だから、帝華グループの令嬢が失踪したことを聞いたとき、その経済的価値よりも同情してしまったことをよく覚えている。逃げるしかなかった彼女を見つけた時。揺さぶられた濁流のなかで、彼女を囲うことを通して昔の自分を救いたかったのかもしれない。
「仕方なくだよ。頼れんのそこしかなかったから」
首都国のトップ企業の副社長、なんて肩書きが見事に作用して。跡を継げとは言われなくなったけど、面倒な話は帰ってからも案の定。帝華グループやその令嬢についての情報教える代わりに、縁談受けろって脅迫じみた交換条件出してくるもんだから。

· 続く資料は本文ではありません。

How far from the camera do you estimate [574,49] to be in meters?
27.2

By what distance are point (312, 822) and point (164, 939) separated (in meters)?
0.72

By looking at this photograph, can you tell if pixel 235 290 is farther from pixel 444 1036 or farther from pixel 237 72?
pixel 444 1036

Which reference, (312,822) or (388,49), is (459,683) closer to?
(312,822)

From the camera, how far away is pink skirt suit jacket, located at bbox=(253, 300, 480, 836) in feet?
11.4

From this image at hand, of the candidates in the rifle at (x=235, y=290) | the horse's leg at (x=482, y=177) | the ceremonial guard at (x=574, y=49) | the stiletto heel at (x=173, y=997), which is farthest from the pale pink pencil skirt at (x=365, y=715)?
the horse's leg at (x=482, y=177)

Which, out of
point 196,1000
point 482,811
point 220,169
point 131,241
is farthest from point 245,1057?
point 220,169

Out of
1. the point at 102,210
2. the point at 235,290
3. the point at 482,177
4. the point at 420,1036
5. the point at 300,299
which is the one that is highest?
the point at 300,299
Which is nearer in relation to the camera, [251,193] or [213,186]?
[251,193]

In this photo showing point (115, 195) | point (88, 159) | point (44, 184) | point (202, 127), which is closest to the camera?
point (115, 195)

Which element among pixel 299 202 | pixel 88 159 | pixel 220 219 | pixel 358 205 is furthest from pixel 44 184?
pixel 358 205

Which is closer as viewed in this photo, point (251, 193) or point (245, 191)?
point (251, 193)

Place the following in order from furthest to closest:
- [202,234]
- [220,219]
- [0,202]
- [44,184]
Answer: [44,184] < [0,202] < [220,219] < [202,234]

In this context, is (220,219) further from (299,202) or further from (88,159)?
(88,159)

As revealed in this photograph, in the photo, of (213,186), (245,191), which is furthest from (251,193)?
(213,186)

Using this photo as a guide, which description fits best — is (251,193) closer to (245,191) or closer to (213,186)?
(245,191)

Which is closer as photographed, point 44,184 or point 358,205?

「一か八か。美尊に書かせてた婚姻届見せて、帝華グループの娘と結婚するつもりだってハッタリかました」
いやそんなわけねぇだろってなりそうだけど。でも婚姻届は本物だし、令嬢の名前や筆跡は本人だっていう鑑定書までつけたもんだから、真っ向から否定するヤツがいなくなったわけで。じゃあどうやって出会ったかってのが疑問に残るだろうけど。
「そこは相田が動いてくれたから。お前こうなること、なんとなく予想できてたんじゃないの?」
「そんなわけないでしょうが。驚きすぎて逆に冷静になってただけですよ」
そうだったかな。本田家に挨拶に行った時、やたら思考にふけって死んだ目してるなとは思ってたけどアレ、思考停止してたのか。そのわりには俺らの嘘の出会い説明する時、偽キューピッド役ノリノリでやってたくせに。お前のせいで俺、美尊の父親に喰えないメンヘラだって思われてんだぞ。
「でも綱渡りですよね、それ。美尊さんが家に連れ戻されてなかったら……」
「それまでだと思ってたよ」
彼女の家からすれば、俺の家の地位は喉から手が出るほど欲しいものだろうけど。俺の家としては、新興勢力がさらに力を伸ばすわけだし、財閥の均衡も崩す元となる。美尊自身も非難の火種。こっちからすりゃ失踪してた女押し付けられたように映るし。そりゃあもうすげぇ非難と混乱だったけど。
でも俺は、美尊が良かったわけだから。反対派言いくるめて待ってたよ。ずっと。会いたかった。
「……結局またあなたの下で働くなんて、思ってもいませんでしたよ」
「長い付き合いになりそうだよな」
「はぁ……胃薬は経費で落としてくださいね」
「ストレスの根元みたいな言い方やめろよ」
そろそろ他の招待客に挨拶に行かないと、周囲に様子をうかがっている人間がさっきからちらほら見えている。よろしくな、と返して離れようとすると、下を向いていた相田が顔を上げて、ふっと口元をゆるめた。
「ちゃんと、幸せになってくださいね。二人で」
「……あぁ」
向けた足の先に、誰より望んでいたあの子が俺に気付いて、微笑みを返す。現実であるその光景に、伸ばしかけた手が少し震えた。それを知っていたかのように、小さな手をのせて強く掴んだ彼女は。
「待ってましたよ、律さん」
美しくあるその全てが、俺を掴んで離さない。
この瞬間を迎えるまでに待たせたことは、数えきれないほど出てくるだろうけど。それでも、一つずつ向き合っていきたいと思う。
これを偶然と言うにはあまりにも幸福で、残酷だ。
出会ってからここにくるまでいくつもあった選択が一つでも違えば、こんな未来は無かった。家に置いたことも、殺せなかったことも、逃げたことも、縁談も。小さなことを挙げればキリが無いけど。
時間を重ねるごとに強くなるのは、理由なんか求めるまでもない。ただ美尊がいればいい。どうしたって惹かれるなら、抗わないでそのままに。
ひどく夢見がちなことを考えるようになった。今までじゃあり得ないことばかり。
……あぁ、でも。
それもひっくるめて全部があるべきことだったのなら。
それはきっと、運命とでも言うのだろう。